I am working on some code that has to manipulate unicode strings. I am trying to write doctests for it, but am having trouble. The following is a minimal example that illustrates the problem:
# -*- coding: utf-8 -*-
def mylen(word):
"""
>>> mylen(u"áéíóú")
5
"""
return len(word)
print mylen(u"áéíóú")
First we run the code to see the expected output of print mylen(u"áéíóú")
.
$ python mylen.py
5
Next, we run doctest on it to see the problem.
$ python -m
5
**********************************************************************
File "mylen.py", line 4, in mylen.mylen
Failed example:
mylen(u"áéíóú")
Expected:
5
Got:
10
**********************************************************************
1 items had failures:
1 of 1 in mylen.mylen
***Test Failed*** 1 failures.
How then can I test that mylen(u"áéíóú")
evaluates to 5?
If you want unicode strings, you have to use unicode docstrings!
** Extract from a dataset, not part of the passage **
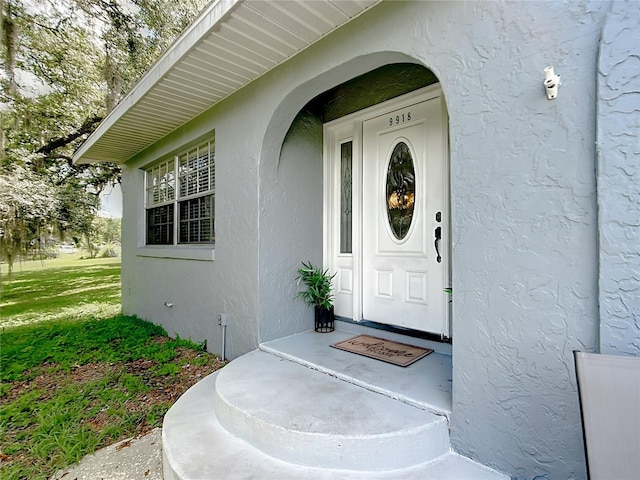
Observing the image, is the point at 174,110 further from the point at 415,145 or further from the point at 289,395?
the point at 289,395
Mind the u
!
# -*- coding: utf-8 -*-
def mylen(word):
u""" <----- SEE 'u' HERE
>>> mylen(u"áéíóú")
5
"""
return len(word)
print mylen(u"áéíóú")
This will work -- as long as the tests pass. For Python 2.x you need yet another hack to make verbose doctest mode work or get correct tracebacks when tests fail:
if __name__ == "__main__":
import sys
reload(sys)
sys.setdefaultencoding("UTF-8")
import doctest
doctest.testmod()
NB! Only ever use setdefaultencoding for debug purposes. I'd accept it for doctest use, but not anywhere in your production code.